• Text for analysis:
DP-1

[nagasai67]

No description provided.

[super30admin]

The Coin Change (coinChange.py)

Your solution has the right idea of using dynamic programming with memoization to avoid recalculating states. However, there are several issues that need to be addressed:

• Base Cases: You need to handle negative amounts correctly. When amt < 0, you should return infinity (no solution). Also, when i == len(coins) and amt > 0, you should return infinity.

• Memoization: Your memo table should store results for all states (i, amt). Currently, you are initializing the memo table with -1, but you are storing floats (infinity). This might work, but it's better to initialize with None or a value that indicates not computed. Also, you are not storing the result for the state (i, amt) when amt < 0 or when i == len(coins). You should store all states to avoid recomputation.

• Recursive Logic: The logic for "pick" and "not pick" is almost correct, but you need to ensure that when you pick a coin, you stay at the same index (because coins can be reused), and when you don't pick, you move to the next index. However, your code for "not pick" is helper(i+1, amt, memo), which is correct. But for "pick", you call helper(i, amt - coins[i], memo), which is also correct. But you must check that amt - coins[i] >=0 before calling, otherwise return infinity.

• Parts of the exercise:
a) In the code review, what value is the memo table currently initialized with?
b) Repeat the code review word for word, from "[nagasai67]" to "to avoid recomputation.".
The listing comes from a separate source.

• Dataset extract:
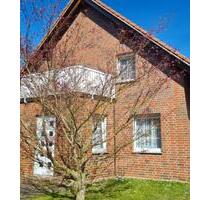 Traumhaftes Eck-Einfamilienhaus in Schönebeck mit Garten & Garage - Schönebeck (Elbe)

• Answers below:
a) The memo table is initialized with -1.

b)
[nagasai67]

No description provided.

[super30admin]

The Coin Change (coinChange.py)

Your solution has the right idea of using dynamic programming with memoization to avoid recalculating states. However, there are several issues that need to be addressed:

• Base Cases: You need to handle negative amounts correctly. When amt < 0, you should return infinity (no solution). Also, when i == len(coins) and amt > 0, you should return infinity.

• Memoization: Your memo table should store results for all states (i, amt). Currently, you are initializing the memo table with -1, but you are storing floats (infinity). This might work, but it's better to initialize with None or a value that indicates not computed. Also, you are not storing the result for the state (i, amt) when amt < 0 or when i == len(coins). You should store all states to avoid recomputation.